═══ Records for this task
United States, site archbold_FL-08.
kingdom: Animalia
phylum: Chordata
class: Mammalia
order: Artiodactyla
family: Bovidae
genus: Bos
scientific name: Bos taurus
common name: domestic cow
══════
• _Exercise_
Each of the records above is to be reproduced word for word.

• _Completed task_
United States, site archbold_FL-08.
kingdom: Animalia
phylum: Chordata
class: Mammalia
order: Artiodactyla
family: Bovidae
genus: Bos
scientific name: Bos taurus
common name: domestic cow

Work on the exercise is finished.